→ REQUIREMENTS
Rewrite the stretch of the data from the line containing "Which among point" through the end of the data as a Markdown table with the columns "No." and "Line", omitting any blank lines.

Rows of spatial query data

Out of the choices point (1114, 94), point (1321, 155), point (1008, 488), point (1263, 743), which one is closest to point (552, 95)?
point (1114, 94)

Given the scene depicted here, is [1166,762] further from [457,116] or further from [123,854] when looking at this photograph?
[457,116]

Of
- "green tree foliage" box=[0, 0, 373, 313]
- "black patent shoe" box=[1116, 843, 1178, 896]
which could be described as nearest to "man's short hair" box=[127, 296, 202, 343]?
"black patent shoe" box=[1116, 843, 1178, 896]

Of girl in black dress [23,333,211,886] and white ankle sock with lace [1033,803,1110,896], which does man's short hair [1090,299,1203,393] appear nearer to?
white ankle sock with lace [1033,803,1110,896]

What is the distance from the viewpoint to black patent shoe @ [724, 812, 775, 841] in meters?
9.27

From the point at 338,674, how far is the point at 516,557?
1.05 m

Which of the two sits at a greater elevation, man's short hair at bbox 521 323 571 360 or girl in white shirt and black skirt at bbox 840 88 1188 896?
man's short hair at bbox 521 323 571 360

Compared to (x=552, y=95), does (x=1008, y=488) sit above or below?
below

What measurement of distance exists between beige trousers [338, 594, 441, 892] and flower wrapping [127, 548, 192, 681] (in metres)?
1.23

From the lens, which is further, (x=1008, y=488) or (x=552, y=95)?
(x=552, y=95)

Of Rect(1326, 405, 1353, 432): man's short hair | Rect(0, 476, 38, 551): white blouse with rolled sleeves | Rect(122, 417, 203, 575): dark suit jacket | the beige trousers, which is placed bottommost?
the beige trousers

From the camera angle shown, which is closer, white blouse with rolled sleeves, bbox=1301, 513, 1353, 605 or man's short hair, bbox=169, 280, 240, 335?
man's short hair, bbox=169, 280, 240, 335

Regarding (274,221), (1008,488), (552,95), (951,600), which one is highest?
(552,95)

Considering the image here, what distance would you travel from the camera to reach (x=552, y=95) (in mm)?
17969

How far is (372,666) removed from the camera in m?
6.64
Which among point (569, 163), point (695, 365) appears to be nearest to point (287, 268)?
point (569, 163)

→ CORRECT ANSWER
| No. | Line |
|---|---|
| 1 | Which among point (569, 163), point (695, 365) appears to be nearest to point (287, 268)? |
| 2 | point (569, 163) |